An anagram of a word is a rearrangement of its
letters. From the word “ALGORITHM”,
a) how many anagrams can be made if each
arrangement begins and ends with a vowel.
b) if four letters are to be selected, how many
these selections contained at least one vowel?
To solve these questions, we need to understand the concept of permutations and combinations.
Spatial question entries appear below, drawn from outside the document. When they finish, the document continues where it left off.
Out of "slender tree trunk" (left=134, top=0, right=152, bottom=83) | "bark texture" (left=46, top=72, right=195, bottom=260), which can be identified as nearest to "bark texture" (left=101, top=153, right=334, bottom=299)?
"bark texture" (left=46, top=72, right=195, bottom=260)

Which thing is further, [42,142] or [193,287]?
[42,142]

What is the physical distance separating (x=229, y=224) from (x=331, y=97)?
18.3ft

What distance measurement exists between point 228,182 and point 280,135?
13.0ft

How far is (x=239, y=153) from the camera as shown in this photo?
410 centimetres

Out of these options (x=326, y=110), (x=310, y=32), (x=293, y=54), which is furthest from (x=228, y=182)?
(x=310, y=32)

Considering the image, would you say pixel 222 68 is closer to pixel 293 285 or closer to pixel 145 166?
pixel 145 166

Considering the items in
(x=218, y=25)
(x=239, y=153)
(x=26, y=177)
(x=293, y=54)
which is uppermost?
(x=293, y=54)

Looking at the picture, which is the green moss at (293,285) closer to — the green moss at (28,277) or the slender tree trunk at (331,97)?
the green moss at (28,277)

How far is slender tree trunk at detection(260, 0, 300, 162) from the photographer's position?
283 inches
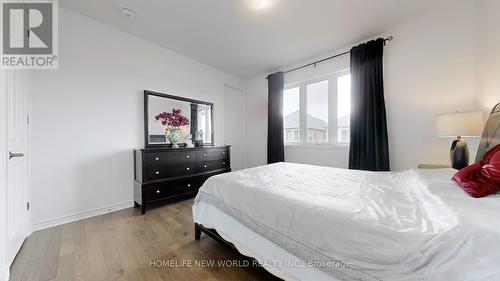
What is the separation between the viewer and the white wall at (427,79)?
2.15 metres

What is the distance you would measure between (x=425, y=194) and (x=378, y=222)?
0.57 metres

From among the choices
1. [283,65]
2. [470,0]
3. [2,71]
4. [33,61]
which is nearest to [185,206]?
[2,71]

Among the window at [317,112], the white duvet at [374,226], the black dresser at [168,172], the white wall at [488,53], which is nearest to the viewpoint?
the white duvet at [374,226]

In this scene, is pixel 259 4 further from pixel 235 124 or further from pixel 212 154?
pixel 235 124

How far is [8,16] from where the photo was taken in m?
1.51

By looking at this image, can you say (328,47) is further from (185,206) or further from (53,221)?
(53,221)

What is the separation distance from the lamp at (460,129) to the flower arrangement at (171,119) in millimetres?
3390

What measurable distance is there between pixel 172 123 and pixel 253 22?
1947 mm

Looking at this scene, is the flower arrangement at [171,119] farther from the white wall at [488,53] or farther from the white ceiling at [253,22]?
the white wall at [488,53]

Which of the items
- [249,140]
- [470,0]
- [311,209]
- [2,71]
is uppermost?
[470,0]

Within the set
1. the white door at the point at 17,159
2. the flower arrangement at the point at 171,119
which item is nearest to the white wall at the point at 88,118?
the white door at the point at 17,159

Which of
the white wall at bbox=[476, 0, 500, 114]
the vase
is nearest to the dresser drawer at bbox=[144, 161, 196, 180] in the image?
the vase

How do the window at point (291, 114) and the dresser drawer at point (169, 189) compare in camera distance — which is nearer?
the dresser drawer at point (169, 189)

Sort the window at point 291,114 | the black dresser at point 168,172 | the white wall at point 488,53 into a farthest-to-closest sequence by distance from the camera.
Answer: the window at point 291,114 → the black dresser at point 168,172 → the white wall at point 488,53
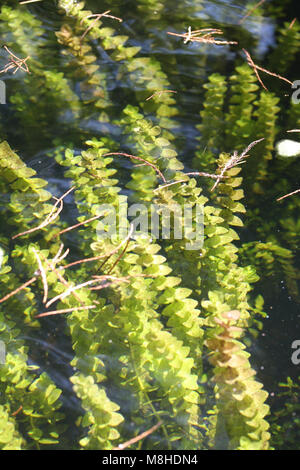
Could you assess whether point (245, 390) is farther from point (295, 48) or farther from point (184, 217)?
point (295, 48)

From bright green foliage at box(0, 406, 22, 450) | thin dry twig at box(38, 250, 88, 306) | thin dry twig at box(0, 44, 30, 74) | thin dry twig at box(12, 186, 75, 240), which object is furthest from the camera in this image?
thin dry twig at box(0, 44, 30, 74)

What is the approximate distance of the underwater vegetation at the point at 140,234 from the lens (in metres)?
1.93

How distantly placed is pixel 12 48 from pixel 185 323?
2138mm

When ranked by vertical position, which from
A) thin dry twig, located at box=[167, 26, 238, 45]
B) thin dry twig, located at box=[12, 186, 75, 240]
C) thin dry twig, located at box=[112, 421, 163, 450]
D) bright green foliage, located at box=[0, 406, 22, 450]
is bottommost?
thin dry twig, located at box=[112, 421, 163, 450]

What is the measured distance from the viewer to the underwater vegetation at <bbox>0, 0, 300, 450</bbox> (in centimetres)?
193

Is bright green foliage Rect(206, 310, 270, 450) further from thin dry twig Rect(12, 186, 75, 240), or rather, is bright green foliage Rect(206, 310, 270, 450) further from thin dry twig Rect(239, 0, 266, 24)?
thin dry twig Rect(239, 0, 266, 24)

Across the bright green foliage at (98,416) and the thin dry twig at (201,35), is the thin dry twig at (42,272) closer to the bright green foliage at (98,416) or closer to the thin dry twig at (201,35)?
the bright green foliage at (98,416)

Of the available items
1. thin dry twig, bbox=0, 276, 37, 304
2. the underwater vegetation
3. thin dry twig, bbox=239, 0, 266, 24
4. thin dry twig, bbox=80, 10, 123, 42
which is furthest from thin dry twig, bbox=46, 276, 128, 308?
thin dry twig, bbox=239, 0, 266, 24

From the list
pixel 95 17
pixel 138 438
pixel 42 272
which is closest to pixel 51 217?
pixel 42 272

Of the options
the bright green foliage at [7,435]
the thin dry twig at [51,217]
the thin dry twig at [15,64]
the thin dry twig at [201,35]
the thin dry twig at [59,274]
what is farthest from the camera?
the thin dry twig at [201,35]

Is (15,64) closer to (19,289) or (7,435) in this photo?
(19,289)

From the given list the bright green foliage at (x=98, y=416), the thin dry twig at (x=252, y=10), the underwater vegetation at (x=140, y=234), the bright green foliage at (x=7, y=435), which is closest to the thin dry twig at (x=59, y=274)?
the underwater vegetation at (x=140, y=234)

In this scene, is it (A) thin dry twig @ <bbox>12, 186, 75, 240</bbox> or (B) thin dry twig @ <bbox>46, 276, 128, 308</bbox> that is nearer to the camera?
(B) thin dry twig @ <bbox>46, 276, 128, 308</bbox>

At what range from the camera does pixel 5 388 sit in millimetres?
2018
a) First, let's count the number of vowels in the word "ALGORITHM". We have 4 vowels (A, O, I, and O).
To begin and end with a vowel, we need to fix the positions of the vowels. Since we have 4 vowels, there are 4 possible positions for the first vowel and 1 possible position for the last vowel.
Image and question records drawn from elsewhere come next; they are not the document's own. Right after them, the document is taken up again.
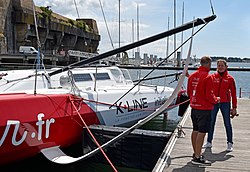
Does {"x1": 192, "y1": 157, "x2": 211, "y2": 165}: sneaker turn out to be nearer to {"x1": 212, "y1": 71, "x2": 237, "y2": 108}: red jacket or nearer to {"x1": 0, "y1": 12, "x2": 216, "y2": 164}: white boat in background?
{"x1": 0, "y1": 12, "x2": 216, "y2": 164}: white boat in background

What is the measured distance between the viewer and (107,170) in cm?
836

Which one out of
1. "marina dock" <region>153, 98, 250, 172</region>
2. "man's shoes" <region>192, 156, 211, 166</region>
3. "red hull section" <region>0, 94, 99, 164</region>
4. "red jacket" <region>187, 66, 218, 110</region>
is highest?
"red jacket" <region>187, 66, 218, 110</region>

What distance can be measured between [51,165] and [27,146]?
6.00 feet

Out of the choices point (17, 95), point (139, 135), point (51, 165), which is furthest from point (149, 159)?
point (17, 95)

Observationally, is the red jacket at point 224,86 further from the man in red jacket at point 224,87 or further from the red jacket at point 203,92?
the red jacket at point 203,92

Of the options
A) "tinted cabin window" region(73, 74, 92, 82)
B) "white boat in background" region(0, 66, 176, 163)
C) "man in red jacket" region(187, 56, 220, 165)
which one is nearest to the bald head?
"man in red jacket" region(187, 56, 220, 165)

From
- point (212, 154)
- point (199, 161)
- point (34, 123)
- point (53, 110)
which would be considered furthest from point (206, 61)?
point (34, 123)

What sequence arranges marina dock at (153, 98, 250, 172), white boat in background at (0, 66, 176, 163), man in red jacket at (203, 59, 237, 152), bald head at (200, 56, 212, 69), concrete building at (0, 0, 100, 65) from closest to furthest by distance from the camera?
bald head at (200, 56, 212, 69) → marina dock at (153, 98, 250, 172) → man in red jacket at (203, 59, 237, 152) → white boat in background at (0, 66, 176, 163) → concrete building at (0, 0, 100, 65)

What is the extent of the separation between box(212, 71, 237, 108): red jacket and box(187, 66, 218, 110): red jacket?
3.26 ft

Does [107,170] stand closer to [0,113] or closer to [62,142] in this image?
[62,142]

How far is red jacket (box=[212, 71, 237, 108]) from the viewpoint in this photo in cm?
644

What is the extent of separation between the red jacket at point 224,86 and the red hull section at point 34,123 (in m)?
3.30

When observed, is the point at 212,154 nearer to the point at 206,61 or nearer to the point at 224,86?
the point at 224,86

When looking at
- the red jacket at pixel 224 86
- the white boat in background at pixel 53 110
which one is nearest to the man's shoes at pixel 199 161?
the red jacket at pixel 224 86
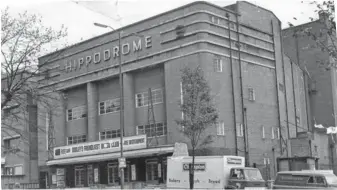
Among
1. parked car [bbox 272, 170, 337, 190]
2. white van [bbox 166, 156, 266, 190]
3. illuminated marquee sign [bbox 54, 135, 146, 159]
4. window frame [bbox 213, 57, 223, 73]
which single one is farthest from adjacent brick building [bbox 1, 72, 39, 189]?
parked car [bbox 272, 170, 337, 190]

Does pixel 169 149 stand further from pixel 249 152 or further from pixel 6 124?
pixel 6 124

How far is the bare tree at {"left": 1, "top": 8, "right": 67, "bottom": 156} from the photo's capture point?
15844mm

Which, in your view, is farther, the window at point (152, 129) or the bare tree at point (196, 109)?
the window at point (152, 129)

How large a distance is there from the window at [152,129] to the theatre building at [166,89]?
6 cm

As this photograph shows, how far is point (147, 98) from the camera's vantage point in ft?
90.0

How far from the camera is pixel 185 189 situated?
71.2ft

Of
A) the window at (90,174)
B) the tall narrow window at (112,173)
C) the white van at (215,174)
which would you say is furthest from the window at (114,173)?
the white van at (215,174)

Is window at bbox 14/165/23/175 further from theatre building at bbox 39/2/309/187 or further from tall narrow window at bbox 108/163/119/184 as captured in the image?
tall narrow window at bbox 108/163/119/184

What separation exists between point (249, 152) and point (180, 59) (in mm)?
5397

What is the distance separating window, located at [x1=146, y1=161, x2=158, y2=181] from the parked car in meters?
10.5

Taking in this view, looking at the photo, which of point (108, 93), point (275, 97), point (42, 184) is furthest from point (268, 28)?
point (42, 184)

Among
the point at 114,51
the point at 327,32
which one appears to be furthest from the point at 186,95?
the point at 327,32

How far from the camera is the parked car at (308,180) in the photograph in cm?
1608

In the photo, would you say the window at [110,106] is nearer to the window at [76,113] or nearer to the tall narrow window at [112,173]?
the window at [76,113]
Next, we need to arrange the remaining 7 consonants (L, G, R, T, H, M, and L) between the first and last vowel. The number of ways to arrange these 7 consonants is 7!
Therefore, the total number of anagrams that can be made if each arrangement begins and ends with a vowel is:
4 (choices for the first vowel) * 7! (arrangements of remaining 7 consonants) = 4 * 7! = 20,160.
b) To find the number of selections containing at least one vowel, we need to consider two scenarios:
1. Selecting one vowel and three consonants.
2. Selecting two vowels and two consonants.
1. Selecting one vowel and three consonants:
The number of ways to select one vowel from 4 (A, O, I, and O) is 4C1 = 4.
The number of ways to select three consonants from the remaining 7 consonants is 7C3 = (7 * 6 * 5) / (3 * 2 * 1) = 35.
Using the multiplication principle, the number of selections with one vowel and three consonants is:
4 (choices for one vowel) * 35 (choices for three consonants) = 140.
2. Selecting two vowels and two consonants:
The number of ways to select two vowels from 4 is 4C2 = (4 * 3) / (2 * 1) = 6.
The number of ways to select two consonants from 7 is 7C2 = (7 * 6) / (2 * 1) = 21.
Using the multiplication principle, the number of selections with two vowels and two consonants is:
6 (choices for two vowels) * 21 (choices for two consonants) = 126.
To determine the total number of selections with at least one vowel, we add the results from the two scenarios:
140 (selections with one vowel and three consonants) + 126 (selections with two vowels and two consonants) = 266.
Therefore, the number of selections with at least one vowel is 266.